The Wednesday in Holy Week is very important. Olosta marked it as to-read Mar 17, This custom of the Rain-maiden is also to be found in Servia, and I believe in Croatia.

They were quite sure that he must be a Prikolitsch, for only such could change his shape in such an unaccountable manner, and in another minute they were all in full cry after the wretched victim of science, who might have fared badly indeed, had he not happened to gain a carriage on the high road before his pursuers came up.
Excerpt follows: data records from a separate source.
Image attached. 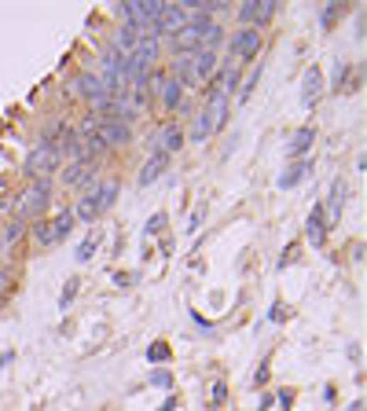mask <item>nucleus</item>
<instances>
[{
  "mask_svg": "<svg viewBox=\"0 0 367 411\" xmlns=\"http://www.w3.org/2000/svg\"><path fill=\"white\" fill-rule=\"evenodd\" d=\"M275 15V0H246L239 4L235 18H239V26H253V30H265Z\"/></svg>",
  "mask_w": 367,
  "mask_h": 411,
  "instance_id": "4",
  "label": "nucleus"
},
{
  "mask_svg": "<svg viewBox=\"0 0 367 411\" xmlns=\"http://www.w3.org/2000/svg\"><path fill=\"white\" fill-rule=\"evenodd\" d=\"M279 404H283V407L294 404V393H290V389H283V393H279Z\"/></svg>",
  "mask_w": 367,
  "mask_h": 411,
  "instance_id": "37",
  "label": "nucleus"
},
{
  "mask_svg": "<svg viewBox=\"0 0 367 411\" xmlns=\"http://www.w3.org/2000/svg\"><path fill=\"white\" fill-rule=\"evenodd\" d=\"M150 385L169 389V385H172V375H169V371H155V375H150Z\"/></svg>",
  "mask_w": 367,
  "mask_h": 411,
  "instance_id": "32",
  "label": "nucleus"
},
{
  "mask_svg": "<svg viewBox=\"0 0 367 411\" xmlns=\"http://www.w3.org/2000/svg\"><path fill=\"white\" fill-rule=\"evenodd\" d=\"M70 136V125H67V118H59V121H48L45 128H40V143H48V147H55L59 150V143Z\"/></svg>",
  "mask_w": 367,
  "mask_h": 411,
  "instance_id": "19",
  "label": "nucleus"
},
{
  "mask_svg": "<svg viewBox=\"0 0 367 411\" xmlns=\"http://www.w3.org/2000/svg\"><path fill=\"white\" fill-rule=\"evenodd\" d=\"M33 243H37L40 250H48V246L55 243V231H52V221H48V217L33 221Z\"/></svg>",
  "mask_w": 367,
  "mask_h": 411,
  "instance_id": "26",
  "label": "nucleus"
},
{
  "mask_svg": "<svg viewBox=\"0 0 367 411\" xmlns=\"http://www.w3.org/2000/svg\"><path fill=\"white\" fill-rule=\"evenodd\" d=\"M172 407H177V400H172V397H169V400H165V404H162L158 411H172Z\"/></svg>",
  "mask_w": 367,
  "mask_h": 411,
  "instance_id": "38",
  "label": "nucleus"
},
{
  "mask_svg": "<svg viewBox=\"0 0 367 411\" xmlns=\"http://www.w3.org/2000/svg\"><path fill=\"white\" fill-rule=\"evenodd\" d=\"M312 140H316V128L312 125H305V128H297L294 133V140H290V158H305L309 155V147H312Z\"/></svg>",
  "mask_w": 367,
  "mask_h": 411,
  "instance_id": "20",
  "label": "nucleus"
},
{
  "mask_svg": "<svg viewBox=\"0 0 367 411\" xmlns=\"http://www.w3.org/2000/svg\"><path fill=\"white\" fill-rule=\"evenodd\" d=\"M96 177H99L96 162H84V158L81 162H67V165H62V172H59V180L67 184V187H74V191H84Z\"/></svg>",
  "mask_w": 367,
  "mask_h": 411,
  "instance_id": "9",
  "label": "nucleus"
},
{
  "mask_svg": "<svg viewBox=\"0 0 367 411\" xmlns=\"http://www.w3.org/2000/svg\"><path fill=\"white\" fill-rule=\"evenodd\" d=\"M224 397H228L224 382H213V407H217V404H224ZM213 407H209V411H213Z\"/></svg>",
  "mask_w": 367,
  "mask_h": 411,
  "instance_id": "33",
  "label": "nucleus"
},
{
  "mask_svg": "<svg viewBox=\"0 0 367 411\" xmlns=\"http://www.w3.org/2000/svg\"><path fill=\"white\" fill-rule=\"evenodd\" d=\"M8 360H11V356H8V353H4V356H0V367H4V363H8Z\"/></svg>",
  "mask_w": 367,
  "mask_h": 411,
  "instance_id": "39",
  "label": "nucleus"
},
{
  "mask_svg": "<svg viewBox=\"0 0 367 411\" xmlns=\"http://www.w3.org/2000/svg\"><path fill=\"white\" fill-rule=\"evenodd\" d=\"M169 48H172V55H195V52L202 48V33H195L191 26H184L177 37H169Z\"/></svg>",
  "mask_w": 367,
  "mask_h": 411,
  "instance_id": "13",
  "label": "nucleus"
},
{
  "mask_svg": "<svg viewBox=\"0 0 367 411\" xmlns=\"http://www.w3.org/2000/svg\"><path fill=\"white\" fill-rule=\"evenodd\" d=\"M67 96L70 99H81V103H96V99H103V84H99V74H92V70H81L77 77H70L67 81Z\"/></svg>",
  "mask_w": 367,
  "mask_h": 411,
  "instance_id": "5",
  "label": "nucleus"
},
{
  "mask_svg": "<svg viewBox=\"0 0 367 411\" xmlns=\"http://www.w3.org/2000/svg\"><path fill=\"white\" fill-rule=\"evenodd\" d=\"M261 45H265V30H253V26H239L235 33H228V55H231V62L239 67V62H250L257 52H261Z\"/></svg>",
  "mask_w": 367,
  "mask_h": 411,
  "instance_id": "2",
  "label": "nucleus"
},
{
  "mask_svg": "<svg viewBox=\"0 0 367 411\" xmlns=\"http://www.w3.org/2000/svg\"><path fill=\"white\" fill-rule=\"evenodd\" d=\"M62 165V155L48 143H37L26 158V177H37V180H52V172H59Z\"/></svg>",
  "mask_w": 367,
  "mask_h": 411,
  "instance_id": "3",
  "label": "nucleus"
},
{
  "mask_svg": "<svg viewBox=\"0 0 367 411\" xmlns=\"http://www.w3.org/2000/svg\"><path fill=\"white\" fill-rule=\"evenodd\" d=\"M99 180V177H96ZM96 180L81 191V199H77V206H70L74 209V221H81V224H92V221H99V202H96Z\"/></svg>",
  "mask_w": 367,
  "mask_h": 411,
  "instance_id": "11",
  "label": "nucleus"
},
{
  "mask_svg": "<svg viewBox=\"0 0 367 411\" xmlns=\"http://www.w3.org/2000/svg\"><path fill=\"white\" fill-rule=\"evenodd\" d=\"M26 228H30V224H26V221H18V217H15V221H8V228L0 231V239H4V246H11V243H18V239H23V235H26Z\"/></svg>",
  "mask_w": 367,
  "mask_h": 411,
  "instance_id": "27",
  "label": "nucleus"
},
{
  "mask_svg": "<svg viewBox=\"0 0 367 411\" xmlns=\"http://www.w3.org/2000/svg\"><path fill=\"white\" fill-rule=\"evenodd\" d=\"M77 287H81L77 279H70V283L62 287V297H59V309H67V305H70V301H74V294H77Z\"/></svg>",
  "mask_w": 367,
  "mask_h": 411,
  "instance_id": "30",
  "label": "nucleus"
},
{
  "mask_svg": "<svg viewBox=\"0 0 367 411\" xmlns=\"http://www.w3.org/2000/svg\"><path fill=\"white\" fill-rule=\"evenodd\" d=\"M265 382H268V363L257 367V385H265Z\"/></svg>",
  "mask_w": 367,
  "mask_h": 411,
  "instance_id": "36",
  "label": "nucleus"
},
{
  "mask_svg": "<svg viewBox=\"0 0 367 411\" xmlns=\"http://www.w3.org/2000/svg\"><path fill=\"white\" fill-rule=\"evenodd\" d=\"M52 221V231H55V239H67V235L74 231V209L70 206H59V213H55V217H48Z\"/></svg>",
  "mask_w": 367,
  "mask_h": 411,
  "instance_id": "23",
  "label": "nucleus"
},
{
  "mask_svg": "<svg viewBox=\"0 0 367 411\" xmlns=\"http://www.w3.org/2000/svg\"><path fill=\"white\" fill-rule=\"evenodd\" d=\"M305 235H309V243H312V246H323V243H327V221H323V202H319V206H312L309 221H305Z\"/></svg>",
  "mask_w": 367,
  "mask_h": 411,
  "instance_id": "16",
  "label": "nucleus"
},
{
  "mask_svg": "<svg viewBox=\"0 0 367 411\" xmlns=\"http://www.w3.org/2000/svg\"><path fill=\"white\" fill-rule=\"evenodd\" d=\"M162 228H165V213H155L150 224H147V235H155V231H162Z\"/></svg>",
  "mask_w": 367,
  "mask_h": 411,
  "instance_id": "34",
  "label": "nucleus"
},
{
  "mask_svg": "<svg viewBox=\"0 0 367 411\" xmlns=\"http://www.w3.org/2000/svg\"><path fill=\"white\" fill-rule=\"evenodd\" d=\"M111 45L121 52V55H133V48L140 45V30H133V26H118V33H114V40H111Z\"/></svg>",
  "mask_w": 367,
  "mask_h": 411,
  "instance_id": "21",
  "label": "nucleus"
},
{
  "mask_svg": "<svg viewBox=\"0 0 367 411\" xmlns=\"http://www.w3.org/2000/svg\"><path fill=\"white\" fill-rule=\"evenodd\" d=\"M184 84L180 81H172V77H165V84H162V89H158V99H162V111L165 114H177V106L184 103Z\"/></svg>",
  "mask_w": 367,
  "mask_h": 411,
  "instance_id": "15",
  "label": "nucleus"
},
{
  "mask_svg": "<svg viewBox=\"0 0 367 411\" xmlns=\"http://www.w3.org/2000/svg\"><path fill=\"white\" fill-rule=\"evenodd\" d=\"M309 169H312V165H309L305 158H301L297 165H287V169H283V177H279V187H283V191H290L294 184H301V177H305Z\"/></svg>",
  "mask_w": 367,
  "mask_h": 411,
  "instance_id": "25",
  "label": "nucleus"
},
{
  "mask_svg": "<svg viewBox=\"0 0 367 411\" xmlns=\"http://www.w3.org/2000/svg\"><path fill=\"white\" fill-rule=\"evenodd\" d=\"M184 133H187V140H191V143H206V140L213 136V125H209L206 111H199L195 118H191V128H184Z\"/></svg>",
  "mask_w": 367,
  "mask_h": 411,
  "instance_id": "22",
  "label": "nucleus"
},
{
  "mask_svg": "<svg viewBox=\"0 0 367 411\" xmlns=\"http://www.w3.org/2000/svg\"><path fill=\"white\" fill-rule=\"evenodd\" d=\"M118 194H121V184H118V177H99V180H96V202H99V213L114 209Z\"/></svg>",
  "mask_w": 367,
  "mask_h": 411,
  "instance_id": "14",
  "label": "nucleus"
},
{
  "mask_svg": "<svg viewBox=\"0 0 367 411\" xmlns=\"http://www.w3.org/2000/svg\"><path fill=\"white\" fill-rule=\"evenodd\" d=\"M191 70H195V81H199V84H206V81L217 77V70H221V55H217V52H209V48H199L195 55H191Z\"/></svg>",
  "mask_w": 367,
  "mask_h": 411,
  "instance_id": "10",
  "label": "nucleus"
},
{
  "mask_svg": "<svg viewBox=\"0 0 367 411\" xmlns=\"http://www.w3.org/2000/svg\"><path fill=\"white\" fill-rule=\"evenodd\" d=\"M345 199H349V184H345V180H334V191H331V202L323 206V209H331V213H327V224H338V217H341V206H345Z\"/></svg>",
  "mask_w": 367,
  "mask_h": 411,
  "instance_id": "18",
  "label": "nucleus"
},
{
  "mask_svg": "<svg viewBox=\"0 0 367 411\" xmlns=\"http://www.w3.org/2000/svg\"><path fill=\"white\" fill-rule=\"evenodd\" d=\"M0 250H4V239H0Z\"/></svg>",
  "mask_w": 367,
  "mask_h": 411,
  "instance_id": "40",
  "label": "nucleus"
},
{
  "mask_svg": "<svg viewBox=\"0 0 367 411\" xmlns=\"http://www.w3.org/2000/svg\"><path fill=\"white\" fill-rule=\"evenodd\" d=\"M341 11H345V4H331L327 11H323V15H319V23H323V30H331V26H334V18H338Z\"/></svg>",
  "mask_w": 367,
  "mask_h": 411,
  "instance_id": "29",
  "label": "nucleus"
},
{
  "mask_svg": "<svg viewBox=\"0 0 367 411\" xmlns=\"http://www.w3.org/2000/svg\"><path fill=\"white\" fill-rule=\"evenodd\" d=\"M52 180H30V187L23 191V194H18V213H15V217L18 221H40V213H45L48 206H52Z\"/></svg>",
  "mask_w": 367,
  "mask_h": 411,
  "instance_id": "1",
  "label": "nucleus"
},
{
  "mask_svg": "<svg viewBox=\"0 0 367 411\" xmlns=\"http://www.w3.org/2000/svg\"><path fill=\"white\" fill-rule=\"evenodd\" d=\"M147 360H150V363H165V360H169V345H165V341H155V345L147 349Z\"/></svg>",
  "mask_w": 367,
  "mask_h": 411,
  "instance_id": "28",
  "label": "nucleus"
},
{
  "mask_svg": "<svg viewBox=\"0 0 367 411\" xmlns=\"http://www.w3.org/2000/svg\"><path fill=\"white\" fill-rule=\"evenodd\" d=\"M184 143H187L184 121H165V125L158 128V136H155V150H158V155H165V158H172Z\"/></svg>",
  "mask_w": 367,
  "mask_h": 411,
  "instance_id": "7",
  "label": "nucleus"
},
{
  "mask_svg": "<svg viewBox=\"0 0 367 411\" xmlns=\"http://www.w3.org/2000/svg\"><path fill=\"white\" fill-rule=\"evenodd\" d=\"M228 106H231V99L217 89V84H209L202 111H206V118H209V125H213V133H221V128L228 125Z\"/></svg>",
  "mask_w": 367,
  "mask_h": 411,
  "instance_id": "8",
  "label": "nucleus"
},
{
  "mask_svg": "<svg viewBox=\"0 0 367 411\" xmlns=\"http://www.w3.org/2000/svg\"><path fill=\"white\" fill-rule=\"evenodd\" d=\"M96 246H99V243H96V239H92V235H89V239H84V243L77 246V261H89V257L96 253Z\"/></svg>",
  "mask_w": 367,
  "mask_h": 411,
  "instance_id": "31",
  "label": "nucleus"
},
{
  "mask_svg": "<svg viewBox=\"0 0 367 411\" xmlns=\"http://www.w3.org/2000/svg\"><path fill=\"white\" fill-rule=\"evenodd\" d=\"M224 45H228V30H224L221 23H213V26L202 33V48H209V52H217V55H221Z\"/></svg>",
  "mask_w": 367,
  "mask_h": 411,
  "instance_id": "24",
  "label": "nucleus"
},
{
  "mask_svg": "<svg viewBox=\"0 0 367 411\" xmlns=\"http://www.w3.org/2000/svg\"><path fill=\"white\" fill-rule=\"evenodd\" d=\"M169 169V158L165 155H158V150H150V158L140 165V172H136V184L140 187H150V184H155L158 177H162V172Z\"/></svg>",
  "mask_w": 367,
  "mask_h": 411,
  "instance_id": "12",
  "label": "nucleus"
},
{
  "mask_svg": "<svg viewBox=\"0 0 367 411\" xmlns=\"http://www.w3.org/2000/svg\"><path fill=\"white\" fill-rule=\"evenodd\" d=\"M301 89H305V92H301V103L312 106V103L319 99V92H323V74H319V67H309V70H305V84H301Z\"/></svg>",
  "mask_w": 367,
  "mask_h": 411,
  "instance_id": "17",
  "label": "nucleus"
},
{
  "mask_svg": "<svg viewBox=\"0 0 367 411\" xmlns=\"http://www.w3.org/2000/svg\"><path fill=\"white\" fill-rule=\"evenodd\" d=\"M96 136L103 143V150H114V147H128L133 143V128H128L125 121L111 118V121H99L96 125Z\"/></svg>",
  "mask_w": 367,
  "mask_h": 411,
  "instance_id": "6",
  "label": "nucleus"
},
{
  "mask_svg": "<svg viewBox=\"0 0 367 411\" xmlns=\"http://www.w3.org/2000/svg\"><path fill=\"white\" fill-rule=\"evenodd\" d=\"M290 257H297V246H287V250H283V257H279V268H287Z\"/></svg>",
  "mask_w": 367,
  "mask_h": 411,
  "instance_id": "35",
  "label": "nucleus"
}]
</instances>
Many and curious are therefore the means by which the Roumenians endeavour to counteract these baleful influences, and a whole complicated study, about as laborious as the mastering of any unknown language, is required in order to teach an unfortunate peasant to steer clear of the dangers by which he considers himself to be beset on all sides.

In the evening the young men in each home bind as many wreaths as there are members of the family: Joshua rated it liked it Apr 02, Or else go into the garden when no one is looking, shake a young fruit tree and return to the house without looking back; the fever will then have passed into the tree.

Emily Gerard – Wikipedia

This bird plays a great part in Eoumenian poetry, and is frequently supposed to be the spirit of an unfortunate lover. Little children’s nails should be bitten off instead of cut the first time, lest they learn to steal.

The influence of tramsylvanian latter may, however, be annulled and the catastrophe averted if the bird be put in a sack and carried thrice round the house.